EXTRACT TO READ:
========================

12) When the Holy Family was under attack, God sent his messenger to St. Joseph to wake him up and warn him about the threat. Joseph immediately got up and acted to protect the Holy Family. Today, the same God is sending you another messenger. He’s sent you the bishops of Massachusetts, who have been absolutely clear on this issue. He’s sent you some heroic fellow lay people who have been doing the work of thousands to try to restore marriage to what it really is. He’s sent you me this morning. Most Catholics in Massachusetts have been asleep for a long time on this and other issues. When God has sent them messengers to try to awaken them from their slumber, most have just hit the snooze button and gone back to sleep. Today God sets off his alarm clock again. The family is under attack. We have a chance to protect it. He wants us to get up like St. Joseph and act. Joseph was no superman. He was just an ordinary good man who when God needed him responded. In the same way, we don’t need to be superheroes. We just need to do our duty, counting on the Lord’s help, knowing that if he calls us to this effort, he will give us all the help he knows we need to fulfill the mission.

========================

DATA BELOW:
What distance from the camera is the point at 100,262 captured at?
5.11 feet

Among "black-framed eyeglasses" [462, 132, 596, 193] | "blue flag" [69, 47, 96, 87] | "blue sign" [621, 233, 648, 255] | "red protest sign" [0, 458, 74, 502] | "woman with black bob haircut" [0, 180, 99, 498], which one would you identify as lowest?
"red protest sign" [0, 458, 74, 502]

========================

QUESTIONS:
**a.** In the passage about St. Joseph, why does the speaker say listeners don't need to be superheroes to act? Answer in one to three sentences.
**b.** Write the next part of the passage about St. Joseph, picking up right after its last sentence.

RESULTS BY TASK:
**a.** Joseph was no superman but an ordinary good man who responded when God needed him. Likewise, listeners only need to do their duty and rely on the Lord, who will give them all the help they need if he calls them to the effort.

**b.**
13) The family is simply one of God’s greatest gifts. On this day, as we reflect on what we learn about the structure of the family we see in Bethlehem, we ask Mary to intercede for us and our families, to help them become truly holy. We also ask St. Joseph to intercede so that we might be as courageous in defending the institution of the family in our commonwealth as he was in protecting the Holy Family.